> _Written request_:
Please collect every line from the rows below that contains the word "distance", and copy each one.

> _Entries supplied_:
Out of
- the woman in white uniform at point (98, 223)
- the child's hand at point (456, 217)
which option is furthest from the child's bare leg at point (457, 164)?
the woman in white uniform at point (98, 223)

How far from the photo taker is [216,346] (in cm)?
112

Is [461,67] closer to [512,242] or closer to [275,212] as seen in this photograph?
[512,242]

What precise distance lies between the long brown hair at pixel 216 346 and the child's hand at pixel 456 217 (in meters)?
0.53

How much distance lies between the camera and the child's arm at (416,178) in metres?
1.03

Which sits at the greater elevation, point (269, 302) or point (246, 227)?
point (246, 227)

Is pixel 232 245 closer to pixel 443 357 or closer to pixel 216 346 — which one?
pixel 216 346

--

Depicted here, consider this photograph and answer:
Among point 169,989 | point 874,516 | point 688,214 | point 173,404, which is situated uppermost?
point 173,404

> _Exercise output_:
What precise distance lies between the long brown hair at pixel 216 346 and the child's hand at pixel 456 217 (in meters)?
How much distance lies between the camera and the child's arm at (416,178) in metres?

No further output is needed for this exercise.